Tearing is not perceived the same on all games. Even at a high refresh rate it's far easier to perceive tearing on something like a 2D game than a first person shooter. That's why you'll find many people don't mind playing a shooter at 200fps without any kind of sync on at all and they'd prefer it that way.
When you play with a controller shit's more obvious. Even at something like 130fps you'll notice at least a bit of that. If you have vsync on, it gets worse actually. Not because of input lag or anything like that (it's far less noticeable on higher framerates) but because if you move the camera around consistently you'll notice small "jumps", some sort of annoying juddering, because the refresh rate obviously cannot match the framerate at all. It really fucks it over.

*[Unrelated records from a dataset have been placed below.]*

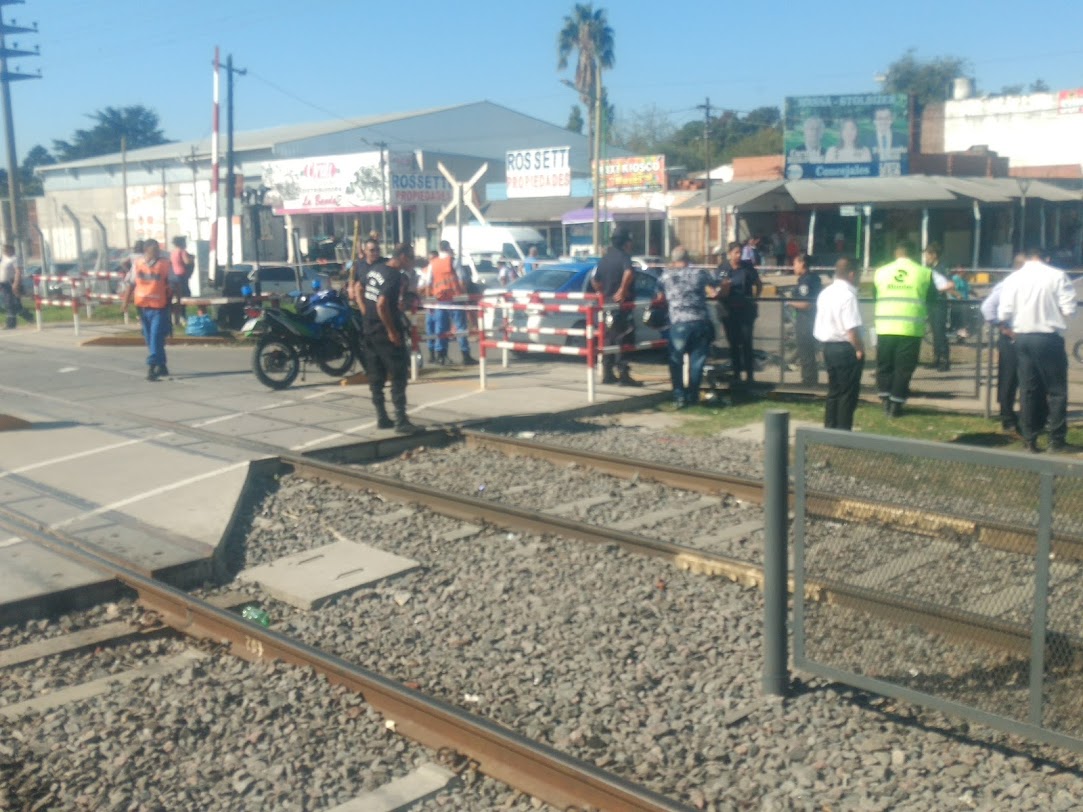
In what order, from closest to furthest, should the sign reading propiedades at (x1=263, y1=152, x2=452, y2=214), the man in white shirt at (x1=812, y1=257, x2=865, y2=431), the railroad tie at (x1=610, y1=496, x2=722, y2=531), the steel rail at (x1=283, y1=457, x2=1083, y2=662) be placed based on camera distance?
the steel rail at (x1=283, y1=457, x2=1083, y2=662) < the railroad tie at (x1=610, y1=496, x2=722, y2=531) < the man in white shirt at (x1=812, y1=257, x2=865, y2=431) < the sign reading propiedades at (x1=263, y1=152, x2=452, y2=214)

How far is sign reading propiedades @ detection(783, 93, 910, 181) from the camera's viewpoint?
45.8 m

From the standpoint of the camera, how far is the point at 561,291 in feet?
60.8

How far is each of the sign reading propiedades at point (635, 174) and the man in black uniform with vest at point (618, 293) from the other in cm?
3058

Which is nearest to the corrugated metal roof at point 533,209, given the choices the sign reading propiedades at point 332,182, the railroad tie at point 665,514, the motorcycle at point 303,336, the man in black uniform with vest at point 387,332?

I have a 360hz OLED monitor myself, and there's been several times where for whatever reason (maybe installing drivers again or whatever) VRR was disabled and I could tell right away without having to check anything. "Why does it look like shit when I move around even though I'm getting a lot of FPS" and then I check the monitor OSD, and it's telling me VRR is disabled.
Of course I also notice when it's enabled because some games have a tendency to change framerates very rapidly in loading screens and there is brightness flickering, like the webm in the OP. But if you'll notice in that webm at the bottom, that's happening because it's fluctuating very stupidly, and normally you wouldn't encounter that while playing, unless you had a horribly unoptimized game.